A 4ª Câmara Criminal do Tribunal de Justiça Minas Gerais revogou mandado de prisão preventiva, expedido em 27 de junho do ano passado na 1ª Vara Criminal e da Infância e Juventude da Comarca de Araguari e cumprido no período eleitoral, desrespeitando a norma prevista no artigo 236 do Código Eleitoral.

M. M. (19 anos) estaria envolvido no homicídio qualificado tentado contra uma jovem de 18 anos, em companhia de M. L., capturado em julho de 2016, também mediante mandado de prisão.

O crime ocorreu na madrugada de 15 de agosto de 2015, na rua Hum, bairro Ouro Verde. Conforme a denúncia do Ministério Público, a vítima estava deitada no sofá de sua casa e foi alvejada por quatro disparos de arma de fogo, um deles atingindo o braço direito. Os autores evadiram num VW/Gol, prata. A motivação seria um desentendimento em data anterior, durante luau na saída da cidade.

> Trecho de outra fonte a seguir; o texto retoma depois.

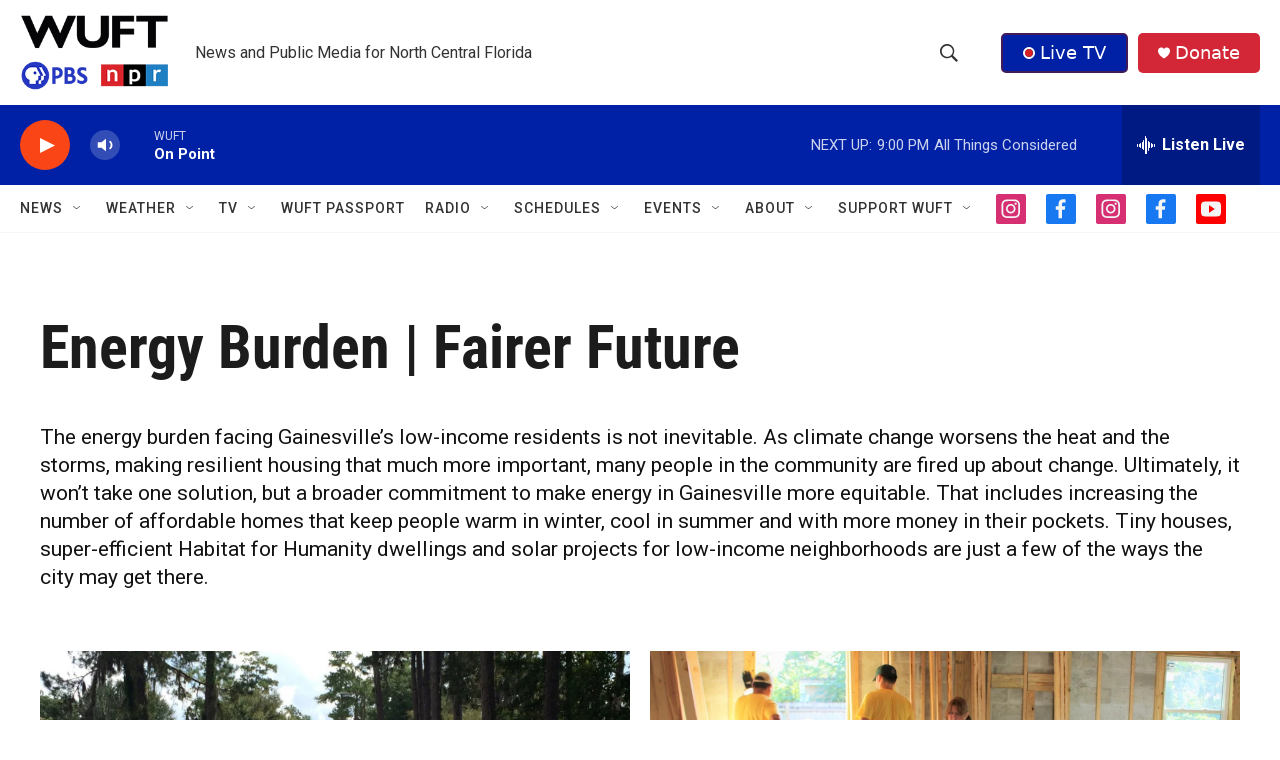

--- FILE ---
content_type: text/html; charset=utf-8
request_url: https://www.google.com/recaptcha/api2/aframe
body_size: 248
content:
<!DOCTYPE HTML><html><head><meta http-equiv="content-type" content="text/html; charset=UTF-8"></head><body><script nonce="EV_gtZATcPidJWI0MXpcaQ">/** Anti-fraud and anti-abuse applications only. See google.com/recaptcha */ try{var clients={'sodar':'https://pagead2.googlesyndication.com/pagead/sodar?'};window.addEventListener("message",function(a){try{if(a.source===window.parent){var b=JSON.parse(a.data);var c=clients[b['id']];if(c){var d=document.createElement('img');d.src=c+b['params']+'&rc='+(localStorage.getItem("rc::a")?sessionStorage.getItem("rc::b"):"");window.document.body.appendChild(d);sessionStorage.setItem("rc::e",parseInt(sessionStorage.getItem("rc::e")||0)+1);localStorage.setItem("rc::h",'1768614182453');}}}catch(b){}});window.parent.postMessage("_grecaptcha_ready", "*");}catch(b){}</script></body></html>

A defesa sustentou que a decisão para a decretação da prisão preventiva carece de fundamentação concreta ou idônea e que não estão presentes os requisitos do artigo 312 do CPP – Código de Processo Penal, até porque M. M.  reúne condições pessoais favoráveis para responder solto à acusação, mesmo mediante aplicação de medidas cautelares diversas.

Salientou, ainda, que no dia 3 de outubro do ano passado foi realizada audiência de instrução e julgamento no Fórum Oswaldo Pieruccetti, tendo o acusado se apresentado espontaneamente à autoridade judiciária para melhor elucidação dos fatos. Ao final dos trabalhos, foi cumprido irregularmente o mandado.

O artigo 236 do Código Eleitoral dispõe que “nenhuma autoridade poderá, desde cinco dias antes e até 48 horas depois do encerramento da eleição, prender ou deter qualquer eleitor, salvo em flagrante delito ou em virtude de sentença criminal condenatória por crime inafiançável, ou, ainda, por desrespeito a salvo-conduto”.

“Assim, por óbice legal, tenho que o mandado de prisão preventiva não poderia ter sido cumprido em 03/10/2016 (segunda-feira), apenas 24 horas após o encerramento das eleições municipais, ocorridas em 02/10/2016 (domingo)”, colocou o desembargador relator Eduardo Brum, acompanhado em sua decisão pelos colegas Fernando Caldeira Brant e Júlio Cezar Gutierrez.

Um mês antes de ser preso, foi registrado um BO contra M. M., pois este teria ameaçado de morte uma testemunha do crime, residente no bairro Ouro Verde.